Ron DuPlain, of the National Radio Astronomy Observatory (NRAO), has used PyCLIPS as a proof of concept on how to integrate a rule based inference engine with existing software to ensure the quality of data produced by the GBT (Green Bank Telescope).

In a really explanatory presentation, available here, Ron shows how it's possible to build a complex system that ensures that the data produced by the GBT meets the expected standards and reflects the data consumer expectations also by analysing the raw data by means of an expert system.
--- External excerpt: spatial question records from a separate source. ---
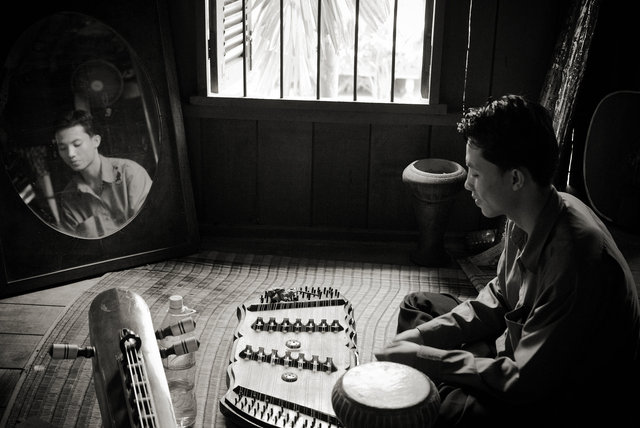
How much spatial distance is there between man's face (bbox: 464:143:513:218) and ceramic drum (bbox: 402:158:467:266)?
170 cm

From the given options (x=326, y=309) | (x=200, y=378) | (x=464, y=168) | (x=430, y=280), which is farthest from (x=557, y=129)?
(x=200, y=378)

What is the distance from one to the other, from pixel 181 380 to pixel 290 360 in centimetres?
43

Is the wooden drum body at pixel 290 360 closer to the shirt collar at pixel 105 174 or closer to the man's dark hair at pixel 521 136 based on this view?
the man's dark hair at pixel 521 136

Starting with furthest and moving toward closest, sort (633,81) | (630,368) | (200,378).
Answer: (633,81) < (200,378) < (630,368)

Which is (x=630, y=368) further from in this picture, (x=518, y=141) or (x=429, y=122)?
(x=429, y=122)

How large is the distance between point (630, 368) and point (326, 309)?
148 cm

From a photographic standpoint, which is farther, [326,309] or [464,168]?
[464,168]

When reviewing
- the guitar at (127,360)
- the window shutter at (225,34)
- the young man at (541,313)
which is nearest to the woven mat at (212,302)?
the guitar at (127,360)

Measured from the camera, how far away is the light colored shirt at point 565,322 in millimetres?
1995

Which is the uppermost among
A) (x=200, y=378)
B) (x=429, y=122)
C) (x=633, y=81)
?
(x=633, y=81)

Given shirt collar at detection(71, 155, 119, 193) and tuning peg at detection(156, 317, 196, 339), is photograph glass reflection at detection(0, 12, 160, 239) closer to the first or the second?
shirt collar at detection(71, 155, 119, 193)

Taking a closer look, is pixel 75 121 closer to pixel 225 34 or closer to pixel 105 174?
pixel 105 174

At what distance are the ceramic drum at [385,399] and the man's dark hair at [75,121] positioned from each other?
7.83ft

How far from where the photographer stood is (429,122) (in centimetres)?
433
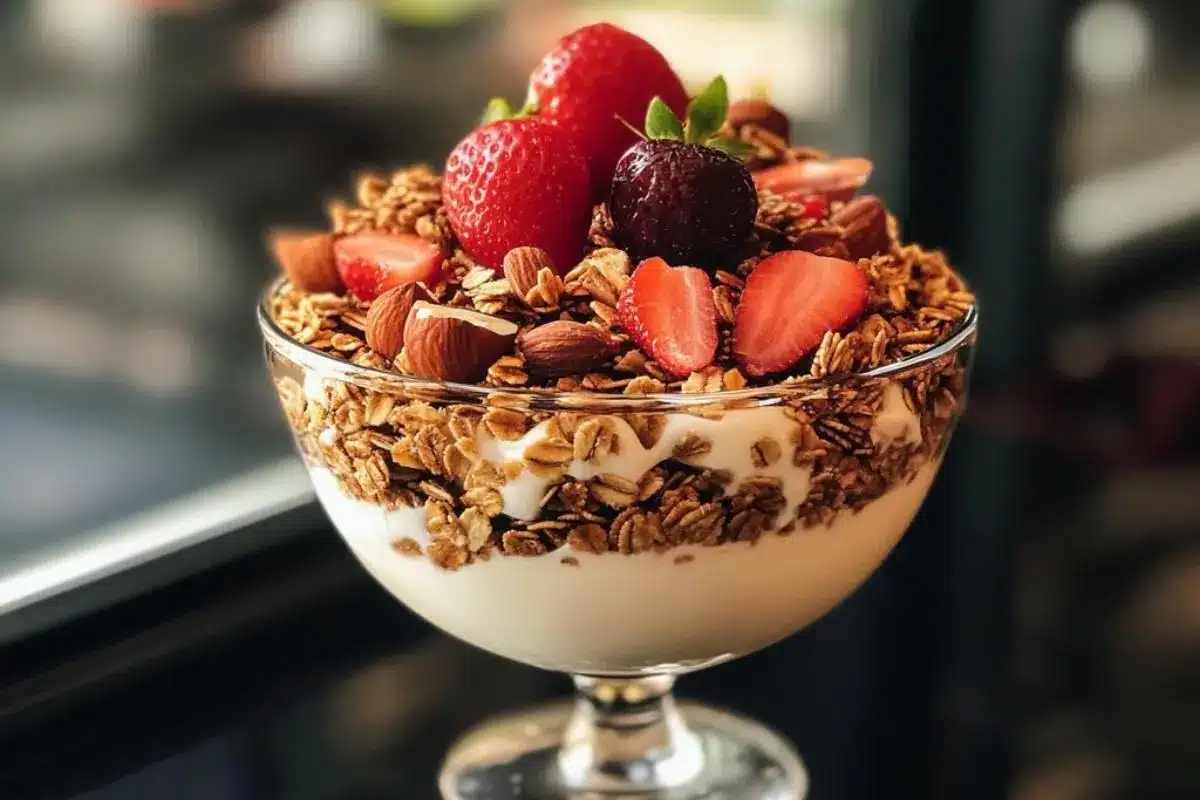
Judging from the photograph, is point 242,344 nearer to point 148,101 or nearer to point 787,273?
point 148,101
Ron presented his work at ADASS last year, and kindly allowed me to mention it here.

As per the presentation, the process follows these principles:

  • Separate maintenance of rules from the traditional software components.
  • Provide a unified approach to data quality, whether online or offline.
  • Allow use of existing Python functions and libraries for testing data.
  • Isolate GBT-specific software components.

PyCLIPS takes place in this project both to encapsulate and drive the CLIPS engine and to provide external Python functions that are used for integration with existing software. Also, it allows the developers to focus on the different aspects of data analysis separately - the rules are independent from the procedural aspects, rules can be added or removed without harming the ruleset and so on.

The presentation is rather interesting and clear, even from a non-astronomical point of view... Most of Ron's considerations about data quality are valid in many aspects of data mining.